Monday, October 17, 2011

CHARLES JOHNSON TALKS ABOUT RUDOLPH BYRD

E. Ethelbert Miller asks: "When did you first meet Rudolph Byrd?  How did the idea for doing the book, I CALL MYSELF AN ARTIST begin?  Did you ever think of expanding the opening essay " I Call Myself An Artist" into a memoir?"
 
 
To be honest, my working relationship with Dr. Rudolph Byrd stretches back so far in time that I cannot exactly recall when or where we first met. Whenever that was, he would have been a young man then, a former student of Ellison scholar and novelist John Callahan dreaming of the contributions he wished to make to (black) American scholarship and pedagogy.

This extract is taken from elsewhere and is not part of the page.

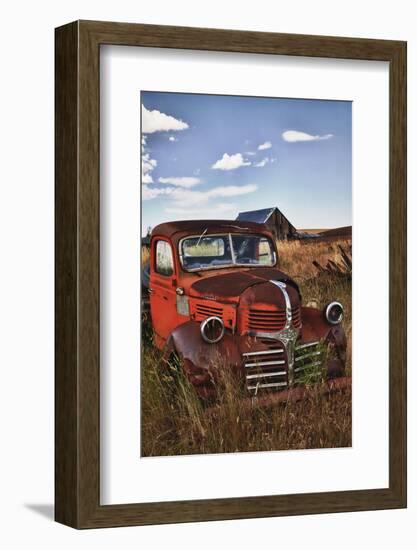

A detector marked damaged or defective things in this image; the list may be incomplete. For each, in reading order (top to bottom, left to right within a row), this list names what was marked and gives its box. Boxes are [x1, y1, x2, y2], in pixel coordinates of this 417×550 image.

rusty hood [188, 268, 300, 304]
rusting red truck [143, 222, 348, 404]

Now, in 2011, I believe we can say enthusiastically that he not only surpassed his youthful promise but distinguished himself brilliantly as one of our finest, and hardest working black literature scholars today, a man whose unselfish contributions have created so much for others to build upon for the rest of the 21st century and beyond. 
 
 
Personally, I owe Dr. Byrd a very great deal. The book collecting my non-fiction entitled I Call Myself An Artist was entirely his idea. (And, no, I've never thought of expanding the autobiographical essay in that book, originally written for Gale Research, because I get bored writing about myself; I even took a pass a few years ago when Gale Research inquired if I wanted to extend that essay from 1990 to the present.) I have written a few prefaces and introductions for his books. The idea for the Charles Johnson Society at the American Literature Association was originally his. I fondly remember his being present in Washington D.C. at the unveiling ceremony for international stamps (Ghana and Uganda) honoring 12 black American writers of the 20th century (Maya Angelou, Alex Haley, myself, Richard Wright, Toni Cade Bambara, Henry Louis Gates Jr., Rita Dove, Mari Evans, Sterling Brown, June Jordan, Stephen Henderson, and Zora Neale Hurston), an inspired project conceived and made possible by the poet and arts activist E. Ethelbert Miller. And I remember, too, his being present when his alma mater Lewis and Clark College gave me a Doctor of Humane Letters degree in 2006.
 
 
Sitting in front of me on my desk are several of the books he wrote and edited: Essentials: Timeless Truths for Living in Today's World by Jean Toomer (Hill Street Press, 1999); Jean Toomer's Years With Gurdjieff: Portrait of An Artist 1923-1936 (University of Georgia Press, 1990); Cane by Jean Toomer, edited by Rudolph Byrd and Henry Louis Gates Jr. (Norton Critical Edition, 2011); Charles Johnson's Novels: Writing the American Palimpsest (Indiana University Press, 2005); I Call Myself an Artist: Writings by and about Charles Johnson (Indiana University Press, 1999); and The Essential Writings of James Weldon Johnson (The Modern Library, 2008).
 
 
 At Emory University, Dr. Byrd is the founding director of the James Weldon Johnson Institute. I.e., he has well understood both the importance of doing original, needed scholarship and the imperative of institution building: creating organizations that will transcend our individual flicker-flash passage through this life, that are a gift to present and future scholars to whom he will one day pass the torch of intellectual excellence, personal courage, and selfless service. Over the last couple of decades, I have known Dr. Byrd to be not only a scholar of the highest critical and moral standards but also a true gentleman always ready to support the work of his students and colleagues. He has enriched many, many lives (mine included), through his research and publications, his dedication to teaching, and especially by the outstanding "content of his character," as Martin Luther King Jr. might put it. Working with him has been one of the great privileges and pleasures of my life. He has truly fought the good fight as a black man of ideas and letters, and through his example inspires all who know him.
 
          Thank you, Rudolph. Thank you from all of us.
 

1 comment:

  1. As a Johnson scholar, I can attest to the importance of Byrd's work, and his use of Bakhtin's concepts of "heteroglossia" and "the dialogic imagination" as ways to grasp the complexity of Johnson's thought (in his 2005 study of CJ's novels) has always struck me as quite insightful. The new edition of Cane is also superb--a model for a great scholarly edition (and implies further the rich connections between Toomer and Johnson, I might add).